Nothing before the line containing "class: Aves" should appear; please restate that line and every later line word for word through the end of the listing.

------------

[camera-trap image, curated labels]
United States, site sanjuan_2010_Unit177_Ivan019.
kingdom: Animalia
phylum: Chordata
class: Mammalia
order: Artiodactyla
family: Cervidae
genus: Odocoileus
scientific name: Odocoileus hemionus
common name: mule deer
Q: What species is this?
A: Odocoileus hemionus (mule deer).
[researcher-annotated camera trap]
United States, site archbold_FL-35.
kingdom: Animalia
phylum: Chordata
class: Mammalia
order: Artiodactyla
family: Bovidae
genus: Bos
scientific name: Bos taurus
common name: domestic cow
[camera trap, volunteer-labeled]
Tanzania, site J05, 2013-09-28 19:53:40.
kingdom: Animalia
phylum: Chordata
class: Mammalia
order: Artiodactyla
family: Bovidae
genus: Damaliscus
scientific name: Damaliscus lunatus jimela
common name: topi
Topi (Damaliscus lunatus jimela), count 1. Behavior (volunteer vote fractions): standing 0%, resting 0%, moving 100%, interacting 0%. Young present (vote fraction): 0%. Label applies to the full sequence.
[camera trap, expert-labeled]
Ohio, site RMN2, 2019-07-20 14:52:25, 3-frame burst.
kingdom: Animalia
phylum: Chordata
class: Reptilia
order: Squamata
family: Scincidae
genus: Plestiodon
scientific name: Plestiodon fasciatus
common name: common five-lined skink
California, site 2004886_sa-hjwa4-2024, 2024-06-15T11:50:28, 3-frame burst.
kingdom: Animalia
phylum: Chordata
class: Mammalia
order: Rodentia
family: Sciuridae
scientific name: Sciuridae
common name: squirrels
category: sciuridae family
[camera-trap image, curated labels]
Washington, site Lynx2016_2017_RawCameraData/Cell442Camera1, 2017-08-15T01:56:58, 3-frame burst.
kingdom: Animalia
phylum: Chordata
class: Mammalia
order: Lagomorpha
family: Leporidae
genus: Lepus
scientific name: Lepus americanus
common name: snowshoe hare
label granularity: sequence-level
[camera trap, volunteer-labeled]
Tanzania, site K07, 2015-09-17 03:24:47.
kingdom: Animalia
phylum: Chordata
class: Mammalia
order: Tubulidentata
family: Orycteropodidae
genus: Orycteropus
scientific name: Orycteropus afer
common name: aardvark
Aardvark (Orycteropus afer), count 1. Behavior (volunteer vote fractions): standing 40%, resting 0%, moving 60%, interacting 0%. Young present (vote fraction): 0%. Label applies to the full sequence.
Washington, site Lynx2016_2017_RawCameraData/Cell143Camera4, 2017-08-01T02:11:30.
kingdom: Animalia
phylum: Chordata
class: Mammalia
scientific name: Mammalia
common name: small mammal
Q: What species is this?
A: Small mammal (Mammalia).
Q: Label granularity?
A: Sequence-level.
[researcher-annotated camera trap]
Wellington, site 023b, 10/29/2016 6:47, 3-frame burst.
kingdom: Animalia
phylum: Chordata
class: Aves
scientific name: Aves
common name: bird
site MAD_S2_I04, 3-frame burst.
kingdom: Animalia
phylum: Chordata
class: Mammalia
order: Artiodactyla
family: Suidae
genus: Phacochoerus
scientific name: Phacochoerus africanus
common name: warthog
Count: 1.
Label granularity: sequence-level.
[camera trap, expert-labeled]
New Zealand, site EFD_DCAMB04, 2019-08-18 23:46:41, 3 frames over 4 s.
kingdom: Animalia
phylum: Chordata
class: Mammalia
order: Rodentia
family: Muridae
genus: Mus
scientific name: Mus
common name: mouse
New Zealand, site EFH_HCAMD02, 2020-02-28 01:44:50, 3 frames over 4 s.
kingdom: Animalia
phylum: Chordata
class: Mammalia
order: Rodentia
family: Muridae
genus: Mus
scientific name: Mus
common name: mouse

------------

▶ ANSWER TO THE EXERCISE
class: Aves
scientific name: Aves
common name: bird
site MAD_S2_I04, 3-frame burst.
kingdom: Animalia
phylum: Chordata
class: Mammalia
order: Artiodactyla
family: Suidae
genus: Phacochoerus
scientific name: Phacochoerus africanus
common name: warthog
Count: 1.
Label granularity: sequence-level.
[camera trap, expert-labeled]
New Zealand, site EFD_DCAMB04, 2019-08-18 23:46:41, 3 frames over 4 s.
kingdom: Animalia
phylum: Chordata
class: Mammalia
order: Rodentia
family: Muridae
genus: Mus
scientific name: Mus
common name: mouse
New Zealand, site EFH_HCAMD02, 2020-02-28 01:44:50, 3 frames over 4 s.
kingdom: Animalia
phylum: Chordata
class: Mammalia
order: Rodentia
family: Muridae
genus: Mus
scientific name: Mus
common name: mouse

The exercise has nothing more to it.